PAVAC Industries of Richmond, Canada is all about electron beams – manipulating them and manufacturing machines that use them. The company is currently contracted to develop superconducting radiofrequency technology (SRF) for the ILC. That assignment, along with an entrepreneurial desire to expand, has given the business both impetus and incentive to grow.

Last year PAVAC successfully expanded into the US, establishing a second location a stone’s throw from Fermilab in Batavia, where they’ll eventually produce ten accelerator cavities for ILC research.

“I wanted to go to Arizona because there’s sun and it’s warm – a nice place to be, especially in winter,” said PAVAC President Ralf Edinger.

PAVAC President Ralf Edinger (left) and associate Doug LaPointe inspect a vacuum chamber the company is manufacturing for an electron beam welder. Image: Ralf Edinger

The opportunity to develop forward-leaning accelerator know-how for a major science project trumped happy weather. Edinger recognised that developing SRF was beneficial, not only for physics programmes, but for positioning PAVAC at the cutting edge of technology.

In the early days of PAVAC, the company made its mark on electron beam systems by manufacturing electron beam welding (EBW) machines. Selling machines continues to bring in the greatest portion of its revenue.

Then in 2004, TRIUMF laboratory in Vancouver, Canada, approached PAVAC to develop SRF cavity prototypes for a project called ISAC 2. SRF looked to be a viable market, but as the company was looking to expand beyond the Canadian border, it seemed that expansion through SRF was a goal without an application.

“The problem was, we had a target, but no purpose,” Edinger said.

In 2008, Fermilab’s Mark Champion recruited PAVAC in his search for potential North American cavity vendors for the ILC.

“The work on the ILC, having to achieve milestones, gave us a purpose,” Edinger said. “You don’t get rich developing cavities, but it’s a very good way to drive your technology. That’s the key element.”

About that time the International Atomic Energy Agency began pushing for cutting-edge ways to clean up greenhouse house gas emissions. Edinger participated in an IAEA working group to develop beam sources to deliver high power to gas treatment processes.

“If all this technology is developing with ILC-type RF accelerators, can’t that knowledge base be used to develop a new accelerator that we can then introduce into industrial facilities?” Edinger said.

Last month PAVAC and Fermilab entered into a US Department of Energy Work for Others agreement in which Fermilab lends to PAVAC its accelerator-based capabilities, enabling the company to develop a gas treatment system. In the longer term, PAVAC could be a resident at the future Illinois Accelerator Research Center, perhaps building a prototype electron beam flue gas treatment plant in Saskatchewan, Canada.

“So from the work on cavities, we’re branching out into other areas,” Champion said. “It’s a great example of accelerator applications.”

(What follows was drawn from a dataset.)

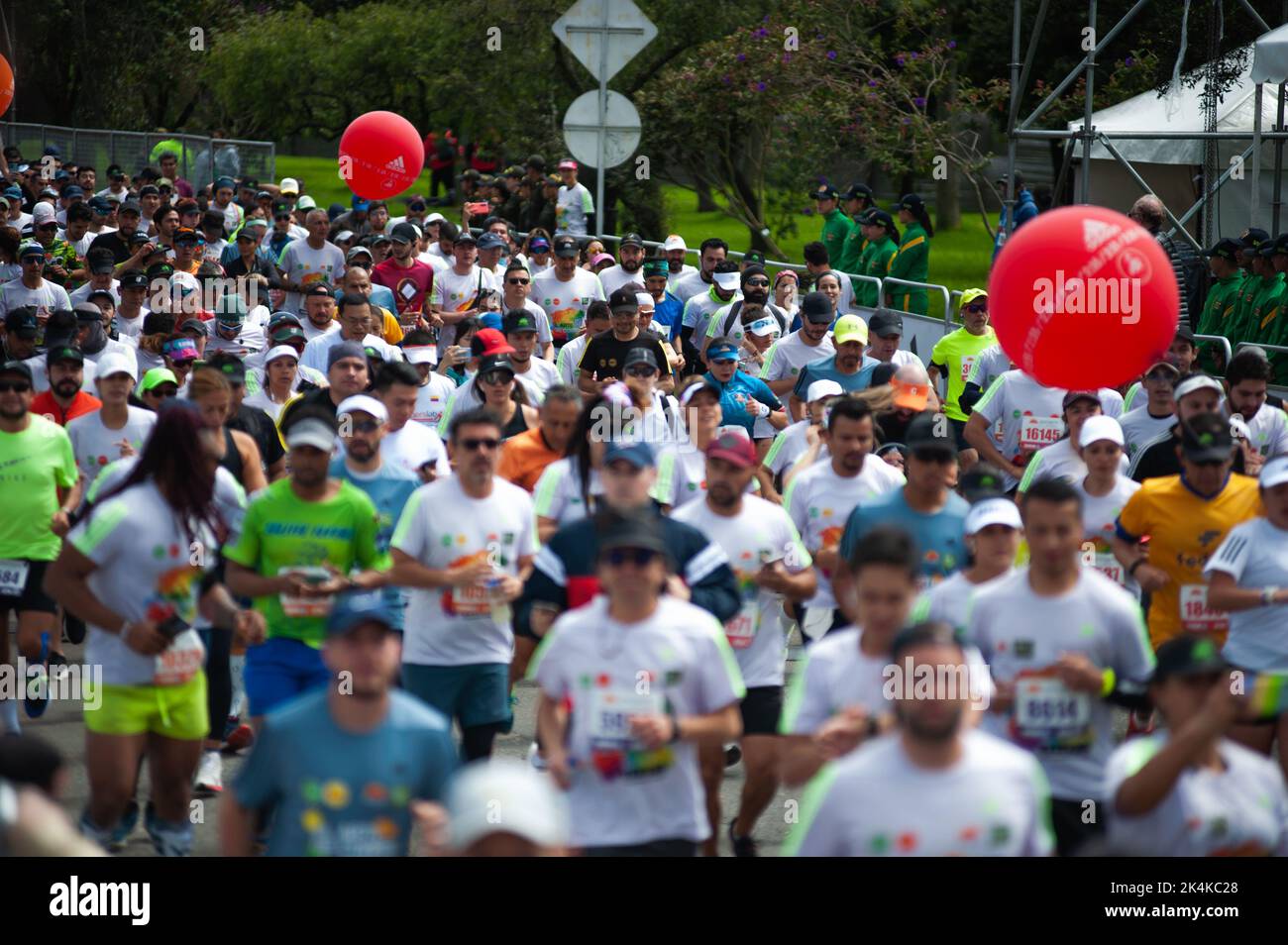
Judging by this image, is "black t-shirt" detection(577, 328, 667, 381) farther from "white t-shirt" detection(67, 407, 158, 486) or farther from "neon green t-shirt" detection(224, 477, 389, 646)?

Though the move to the Chicago suburb will provide little respite from Richmond’s rain, it’s a good fit for PAVAC. The area has an established machine-making and tool-building infrastructure. Machine part wholesalers are right around the corner. Subassembly manufacturing is increasingly drawn to the city.

The move also positions the company to work closely with and provide electron beam welding for Argonne National Laboratory, also outside Chicago, and Michigan State University in nearby Lansing.

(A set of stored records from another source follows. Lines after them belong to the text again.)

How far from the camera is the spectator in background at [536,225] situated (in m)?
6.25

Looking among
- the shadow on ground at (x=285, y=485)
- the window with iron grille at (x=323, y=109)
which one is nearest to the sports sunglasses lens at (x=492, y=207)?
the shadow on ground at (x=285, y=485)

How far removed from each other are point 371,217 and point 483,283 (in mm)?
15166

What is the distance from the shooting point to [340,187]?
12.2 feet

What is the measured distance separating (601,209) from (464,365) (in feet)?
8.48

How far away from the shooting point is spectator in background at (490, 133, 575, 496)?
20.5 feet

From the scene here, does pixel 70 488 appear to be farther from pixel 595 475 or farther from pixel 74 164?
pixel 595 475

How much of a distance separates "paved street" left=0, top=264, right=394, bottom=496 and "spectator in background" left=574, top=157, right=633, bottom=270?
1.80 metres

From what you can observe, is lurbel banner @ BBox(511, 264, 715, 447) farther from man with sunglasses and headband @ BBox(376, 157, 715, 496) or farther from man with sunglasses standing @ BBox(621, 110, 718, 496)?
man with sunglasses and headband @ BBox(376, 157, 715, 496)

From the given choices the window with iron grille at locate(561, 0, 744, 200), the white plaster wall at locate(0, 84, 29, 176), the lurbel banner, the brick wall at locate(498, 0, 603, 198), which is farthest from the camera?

Beyond America, the company has a contract to sell an EBW machine to the RRCAT laboratory in Indor, India.

“Ralf became better known in the community,” Champion said. “Many things have come from PAVAC’s work with SRF. But it was the ILC programme that really stimulated it and enabled this.”

The company has also continued developing methods to ablate materials with electron beams, vapourising metals and then depositing the vapour on various surfaces.

“There is a need for a lot of cool technologies that really drive the future and SRF is probably one way of doing that,” Edinger said. “It might not be SRF as we do it today, but if you push this envelope further, maybe you come up with something out of it.” And that something may very likely be as good for business as it is for science applications.